=== Extracted text ===

Can Prozac potentially cure blindness from macular degeneration?

Oct. 22, 2021

An antidepressant best known as Prozac could offer the first treatment for the leading cause of blindness among people over 50, new research from the University of Virginia School of Medicine suggests.

UVA’s Bradley D. Gelfand, PhD, and collaborators have found early evidence that the drug fluoxetine may be effective against atrophic (or “dry”) age-related macular degeneration, a condition that affects nearly 200 million people worldwide. The drug has shown promise in the scientists’ lab tests and animal models, and the researchers bolstered by their results by examining two huge insurance databases encompassing more than 100 million Americans. That analysis concluded that patients taking fluoxetine were less likely to develop atrophic macular degeneration (AMD).

Based on their findings, the researchers are urging clinical trials to test the drug in patients with AMD. If successful, they believe the drug could be administered either orally or via a long-lasting implant in the eye.

=== Supplied records ===

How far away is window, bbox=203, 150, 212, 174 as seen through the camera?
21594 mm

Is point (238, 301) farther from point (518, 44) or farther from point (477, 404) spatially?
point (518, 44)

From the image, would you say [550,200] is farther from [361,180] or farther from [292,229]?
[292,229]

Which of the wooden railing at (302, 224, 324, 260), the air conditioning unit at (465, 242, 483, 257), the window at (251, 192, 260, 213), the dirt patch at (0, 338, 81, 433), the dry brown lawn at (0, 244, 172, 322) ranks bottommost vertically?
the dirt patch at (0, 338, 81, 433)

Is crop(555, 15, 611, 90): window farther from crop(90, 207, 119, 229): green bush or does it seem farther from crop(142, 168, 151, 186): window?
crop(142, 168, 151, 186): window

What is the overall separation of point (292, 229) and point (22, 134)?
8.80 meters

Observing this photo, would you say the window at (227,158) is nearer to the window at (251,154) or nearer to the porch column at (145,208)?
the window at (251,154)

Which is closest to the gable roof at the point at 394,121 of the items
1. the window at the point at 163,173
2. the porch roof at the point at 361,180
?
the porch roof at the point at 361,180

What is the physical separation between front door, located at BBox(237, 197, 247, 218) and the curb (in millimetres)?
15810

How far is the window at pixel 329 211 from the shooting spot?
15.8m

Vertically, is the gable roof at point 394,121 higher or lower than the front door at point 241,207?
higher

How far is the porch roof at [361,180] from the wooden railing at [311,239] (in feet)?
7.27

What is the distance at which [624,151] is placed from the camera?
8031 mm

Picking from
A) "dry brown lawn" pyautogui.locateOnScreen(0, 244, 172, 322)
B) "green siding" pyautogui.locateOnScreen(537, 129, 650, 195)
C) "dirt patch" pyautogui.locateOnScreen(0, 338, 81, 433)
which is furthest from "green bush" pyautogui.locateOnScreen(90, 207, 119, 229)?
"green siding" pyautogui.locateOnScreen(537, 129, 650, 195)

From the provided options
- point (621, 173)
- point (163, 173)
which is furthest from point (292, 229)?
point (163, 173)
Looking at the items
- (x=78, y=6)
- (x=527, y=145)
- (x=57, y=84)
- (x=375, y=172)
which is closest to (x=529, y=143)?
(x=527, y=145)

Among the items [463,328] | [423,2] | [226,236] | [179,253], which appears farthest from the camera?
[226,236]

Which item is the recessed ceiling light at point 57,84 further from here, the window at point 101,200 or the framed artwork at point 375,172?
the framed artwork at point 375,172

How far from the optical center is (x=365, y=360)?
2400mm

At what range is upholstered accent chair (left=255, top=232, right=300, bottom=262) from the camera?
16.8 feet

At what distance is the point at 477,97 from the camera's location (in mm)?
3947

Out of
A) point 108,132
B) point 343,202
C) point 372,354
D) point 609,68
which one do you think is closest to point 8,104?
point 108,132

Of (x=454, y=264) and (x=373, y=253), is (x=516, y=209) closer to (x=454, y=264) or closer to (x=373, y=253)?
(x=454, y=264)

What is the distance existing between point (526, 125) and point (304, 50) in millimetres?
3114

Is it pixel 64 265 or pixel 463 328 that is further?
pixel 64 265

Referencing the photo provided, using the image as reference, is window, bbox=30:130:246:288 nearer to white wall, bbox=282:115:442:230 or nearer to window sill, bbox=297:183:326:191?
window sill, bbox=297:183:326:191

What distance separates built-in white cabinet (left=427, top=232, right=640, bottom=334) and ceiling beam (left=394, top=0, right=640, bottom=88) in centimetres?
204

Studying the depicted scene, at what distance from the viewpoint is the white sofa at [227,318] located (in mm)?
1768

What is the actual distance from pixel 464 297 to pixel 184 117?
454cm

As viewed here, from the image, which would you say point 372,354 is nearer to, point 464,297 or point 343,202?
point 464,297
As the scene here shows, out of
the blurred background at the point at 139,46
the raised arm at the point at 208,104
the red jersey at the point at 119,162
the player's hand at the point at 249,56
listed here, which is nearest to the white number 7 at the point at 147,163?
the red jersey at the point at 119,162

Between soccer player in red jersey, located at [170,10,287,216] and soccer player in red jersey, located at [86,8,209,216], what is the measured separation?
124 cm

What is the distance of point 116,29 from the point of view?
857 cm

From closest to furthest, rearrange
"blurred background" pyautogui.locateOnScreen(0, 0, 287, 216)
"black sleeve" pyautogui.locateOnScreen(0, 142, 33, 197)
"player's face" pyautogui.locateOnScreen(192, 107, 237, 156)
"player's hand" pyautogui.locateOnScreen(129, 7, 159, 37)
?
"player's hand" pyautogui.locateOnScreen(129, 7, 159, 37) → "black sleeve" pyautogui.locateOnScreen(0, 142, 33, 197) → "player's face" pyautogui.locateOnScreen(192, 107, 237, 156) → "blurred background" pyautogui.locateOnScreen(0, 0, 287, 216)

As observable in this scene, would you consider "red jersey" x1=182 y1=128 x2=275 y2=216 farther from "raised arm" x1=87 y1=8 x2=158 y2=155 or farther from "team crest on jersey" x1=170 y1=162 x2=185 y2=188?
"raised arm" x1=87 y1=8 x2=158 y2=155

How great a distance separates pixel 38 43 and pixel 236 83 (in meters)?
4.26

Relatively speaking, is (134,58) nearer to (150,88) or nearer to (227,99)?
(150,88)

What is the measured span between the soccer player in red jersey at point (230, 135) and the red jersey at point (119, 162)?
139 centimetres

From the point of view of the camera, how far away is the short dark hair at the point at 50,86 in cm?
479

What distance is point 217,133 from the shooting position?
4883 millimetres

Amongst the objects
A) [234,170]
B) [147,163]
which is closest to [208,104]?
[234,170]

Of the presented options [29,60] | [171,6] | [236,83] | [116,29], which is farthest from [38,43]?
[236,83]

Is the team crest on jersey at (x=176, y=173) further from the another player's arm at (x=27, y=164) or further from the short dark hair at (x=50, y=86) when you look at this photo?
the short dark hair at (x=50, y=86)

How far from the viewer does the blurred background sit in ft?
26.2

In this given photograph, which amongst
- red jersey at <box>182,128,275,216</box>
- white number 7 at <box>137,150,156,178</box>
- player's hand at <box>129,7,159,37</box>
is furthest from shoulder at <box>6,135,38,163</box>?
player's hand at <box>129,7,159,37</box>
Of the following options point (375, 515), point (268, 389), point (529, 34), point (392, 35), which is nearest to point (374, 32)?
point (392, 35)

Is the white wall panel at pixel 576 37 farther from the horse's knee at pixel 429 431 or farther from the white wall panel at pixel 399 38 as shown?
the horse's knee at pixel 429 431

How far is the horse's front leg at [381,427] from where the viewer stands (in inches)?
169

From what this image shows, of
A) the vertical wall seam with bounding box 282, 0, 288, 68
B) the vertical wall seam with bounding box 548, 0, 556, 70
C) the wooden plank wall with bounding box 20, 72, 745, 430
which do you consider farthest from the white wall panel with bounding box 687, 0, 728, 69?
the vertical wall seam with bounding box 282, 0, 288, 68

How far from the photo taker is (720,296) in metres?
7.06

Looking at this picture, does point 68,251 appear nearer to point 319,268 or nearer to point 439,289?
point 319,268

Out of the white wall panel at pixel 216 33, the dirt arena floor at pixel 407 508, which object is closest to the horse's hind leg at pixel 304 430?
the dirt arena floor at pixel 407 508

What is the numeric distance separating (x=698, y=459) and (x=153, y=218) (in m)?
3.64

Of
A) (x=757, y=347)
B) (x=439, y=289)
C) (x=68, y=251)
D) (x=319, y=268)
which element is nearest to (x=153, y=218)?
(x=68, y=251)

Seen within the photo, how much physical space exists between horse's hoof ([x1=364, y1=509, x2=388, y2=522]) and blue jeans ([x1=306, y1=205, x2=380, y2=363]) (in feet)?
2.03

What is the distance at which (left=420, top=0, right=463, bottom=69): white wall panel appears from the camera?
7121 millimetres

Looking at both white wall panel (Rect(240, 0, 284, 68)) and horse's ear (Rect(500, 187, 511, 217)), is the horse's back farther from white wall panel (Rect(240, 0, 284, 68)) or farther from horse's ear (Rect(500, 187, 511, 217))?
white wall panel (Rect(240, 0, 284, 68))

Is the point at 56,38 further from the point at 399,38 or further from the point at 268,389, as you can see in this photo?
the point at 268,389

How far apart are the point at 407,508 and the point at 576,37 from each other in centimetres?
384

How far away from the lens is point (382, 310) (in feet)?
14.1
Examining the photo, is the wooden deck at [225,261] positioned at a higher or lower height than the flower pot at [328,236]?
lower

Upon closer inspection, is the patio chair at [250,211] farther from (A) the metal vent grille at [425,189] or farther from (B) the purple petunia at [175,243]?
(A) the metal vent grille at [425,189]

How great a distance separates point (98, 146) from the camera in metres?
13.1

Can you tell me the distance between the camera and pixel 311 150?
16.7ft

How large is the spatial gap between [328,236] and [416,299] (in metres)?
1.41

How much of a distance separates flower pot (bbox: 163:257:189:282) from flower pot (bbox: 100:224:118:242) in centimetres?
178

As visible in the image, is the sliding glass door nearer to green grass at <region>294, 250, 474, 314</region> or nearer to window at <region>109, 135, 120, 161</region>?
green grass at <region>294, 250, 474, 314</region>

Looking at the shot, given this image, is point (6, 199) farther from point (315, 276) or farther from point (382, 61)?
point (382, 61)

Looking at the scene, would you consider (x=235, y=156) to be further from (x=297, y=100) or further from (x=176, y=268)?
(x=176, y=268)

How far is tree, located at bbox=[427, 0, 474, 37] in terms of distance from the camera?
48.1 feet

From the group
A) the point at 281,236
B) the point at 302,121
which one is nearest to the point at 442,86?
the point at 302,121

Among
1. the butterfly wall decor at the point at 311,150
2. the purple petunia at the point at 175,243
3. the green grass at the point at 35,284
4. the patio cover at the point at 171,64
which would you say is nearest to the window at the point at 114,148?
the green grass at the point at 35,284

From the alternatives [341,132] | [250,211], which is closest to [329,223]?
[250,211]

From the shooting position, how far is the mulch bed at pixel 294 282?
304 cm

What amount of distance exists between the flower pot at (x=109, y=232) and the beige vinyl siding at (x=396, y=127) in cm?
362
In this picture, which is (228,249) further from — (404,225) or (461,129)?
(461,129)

===

*Exercise instructions:* From the article on Prozac and macular degeneration, extract the passage starting with "Oct. 22, 2021" and going on through "of Medicine suggests.". The items come from a different source than the article on Prozac and macular degeneration.

*Answer area:*
Oct. 22, 2021

An antidepressant best known as Prozac could offer the first treatment for the leading cause of blindness among people over 50, new research from the University of Virginia School of Medicine suggests.